§ **WHAT YOU NEED TO DO**
- A) Answer these questions from the thread, keeping each answer to one line:
(i) What does the opening post suggest doing with a second Blackberry battery?
(ii) Where does the quoted advice say the battery clips can be bought?
(iii) What wattage of unit does hellosailor suggest as being "enough"?
- B) Please copy the thread from "Or, can't you" to "times a day?", changing "Blackberry" to "phone".

[PASSAGE]

Or, can't you just get a second battery for the Blackberry, charge it up at home and take it along? And just power up for ten minutes a half dozen times a day?


----------



## nomchang (Mar 23, 2009)

hellosailor said:


> Bring your usual charger, buy an inexpensive 110V inverter that uses battery clips (large alligator clips) to connect to a battery. If you can't find one packaged that way, you can get the clips at Radio Shack or auto parts stores.
> 
> Hook up your inverter to the boat's 12v battery, it will have at least one if it is ready to go to sea at all.


Thanks hellosailor--I'm clearly not an expert on electrical matters...do you mean something like this?

http://www.adaptelec.com/powerbrigh...ac-power-inverter-900-watt-capacity-p-68.html

thanks!


----------



## hellosailor (Apr 11, 2006)

More like http://www.adaptelec.com/powerbrigh...6.html?zenid=24da716f0e534d632ebfa01c8ab4954f
the 200-watt $29.99 version is probably 400% larger than you need. Anything rated 100 watts, even 75-80 watts, is going to be more than your Blackberry charger needs. Prices tend to be about the same for 75-150 watt units, poewr drain to your battery is of course less with the smaller units, but I'd suggest something like a 100-watt unit as being "enough" to be very portable and able to power any one electronic gizmo--like one laptop, on dvd player, or a mess of cell phone chargers all at once.

Your local auto parts store will carry them. Sam's, WalMart, Costco...all those places usually carry them as well. Whichever you buy--take a look at the fuse it uses, and box a little pack of spares to tape onto it, since you can easily blow the fuse if you overload it. And we all know how easy it is to get the right fuse for anything, offshore.<G>


----------



## hellosailor (Apr 11, 2006)

More like http://www.adaptelec.com/powerbrigh...6.html?zenid=24da716f0e534d632ebfa01c8ab4954f
the 200-watt $29.99 version is probably 400% larger than you need. Anything rated 100 watts, even 75-80 watts, is going to be more than your Blackberry charger needs. Prices tend to be about the same for 75-150 watt units, poewr drain to your battery is of course less with the smaller units, but I'd suggest something like a 100-watt unit as being "enough" to be very portable and able to power any one electronic gizmo--like one laptop, on dvd player, or a mess of cell phone chargers all at once. Should be about the size of a paperback book, more or less.

Your local auto parts store will carry them. Sam's, WalMart, Costco...all those places usually carry them as well. Whichever you buy--take a look at the fuse it uses, and box a little pack of spares to tape onto it, since you can easily blow the fuse if you overload it. And we all know how easy it is to get the right fuse for anything, offshore.<G>


----------

[/PASSAGE]
[DATA FOR REVIEW]

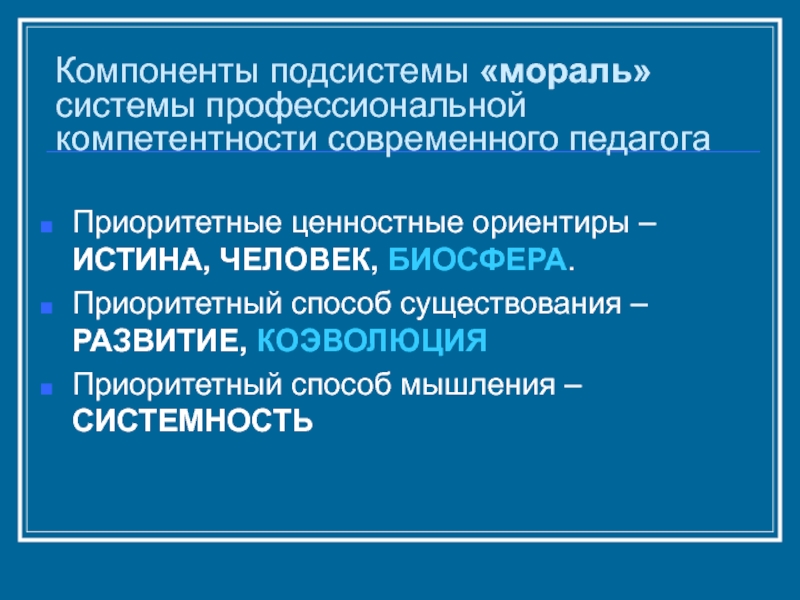 Компоненты подсистемы «мораль» системы профессиональной компетентности современного педагога

Приоритетные ценностные ориентиры – ИСТИНА, ЧЕЛОВЕК, БИОСФЕРА.

Приоритетный способ существования – РАЗВИТИЕ, КОЭВОЛЮЦИЯ

Приоритетный способ мышления – СИСТЕМНОСТЬ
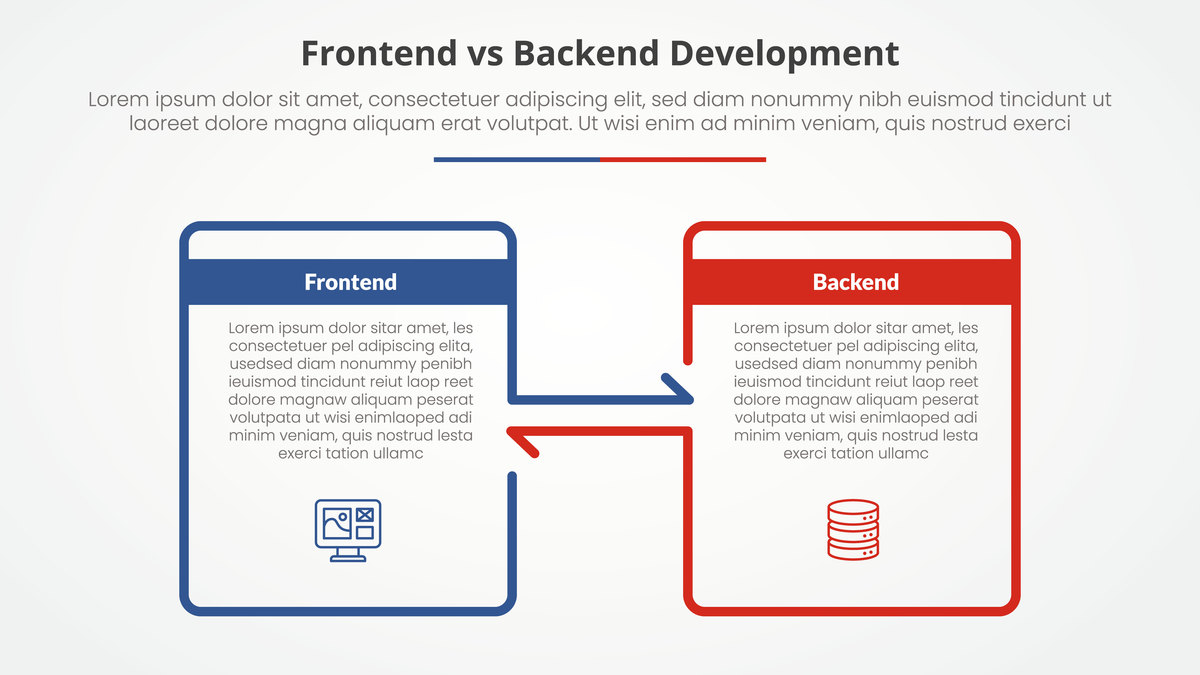 Frontend vs Backend Development

Lorem ipsum dolor sit amet, consectetuer adipiscing elit, sed diam nonummy nibh euismod tincidunt ut laoreet dolore magna aliquam erat volutpat. Ut wisi enim ad minim veniam, quis nostrud exerci

Frontend

Lorem ipsum dolor sitar amet, les consectetuer pel adipiscing elita, usedsed diam nonummy penibh ieuismod tincidunt reiut laop reet dolore magnaw aliquam peserat volutpata ut wisi enimlaoped adi minim veniam, quis nostrud lesta exerci tation ullamc

Backend

Lorem ipsum dolor sitar amet, les consectetuer pel adipiscing elita, usedsed diam nonummy penibh ieuismod tincidunt reiut laop reet dolore magnaw aliquam peserat volutpata ut wisi enimlaoped adi minim veniam, quis nostrud lesta exerci tation ullamc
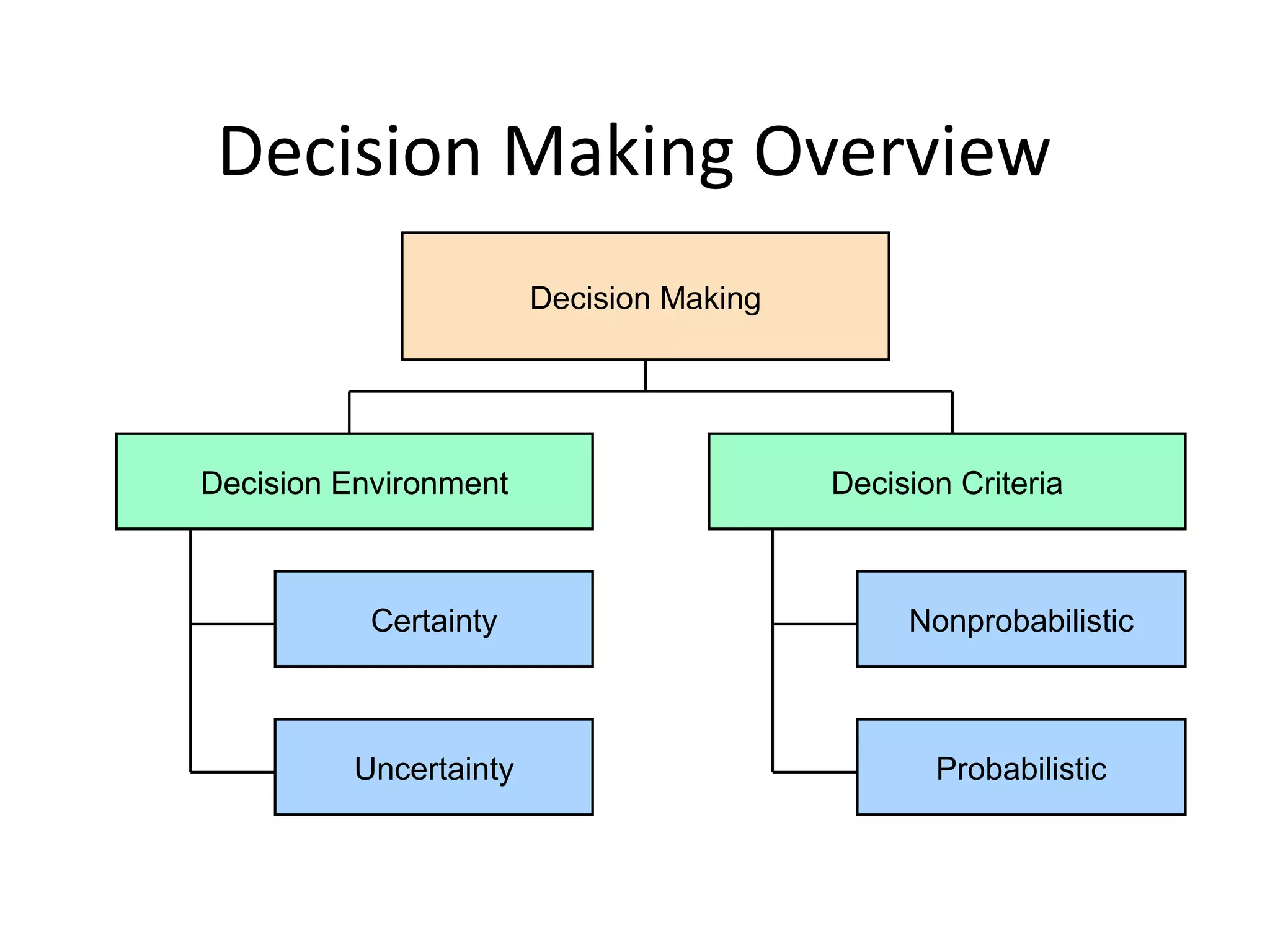 Decision Making Overview

Decision Making

Decision Environment

Certainty

Uncertainty

Decision Criteria

Nonprobabilistic

Probabilistic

[/DATA FOR REVIEW]

§ **ANSWERS**
- A)
(i) Charge it up at home and take it along.
(ii) At Radio Shack or auto parts stores.
(iii) Something like a 100-watt unit.

- B)
Or, can't you just get a second battery for the phone, charge it up at home and take it along? And just power up for ten minutes a half dozen times a day?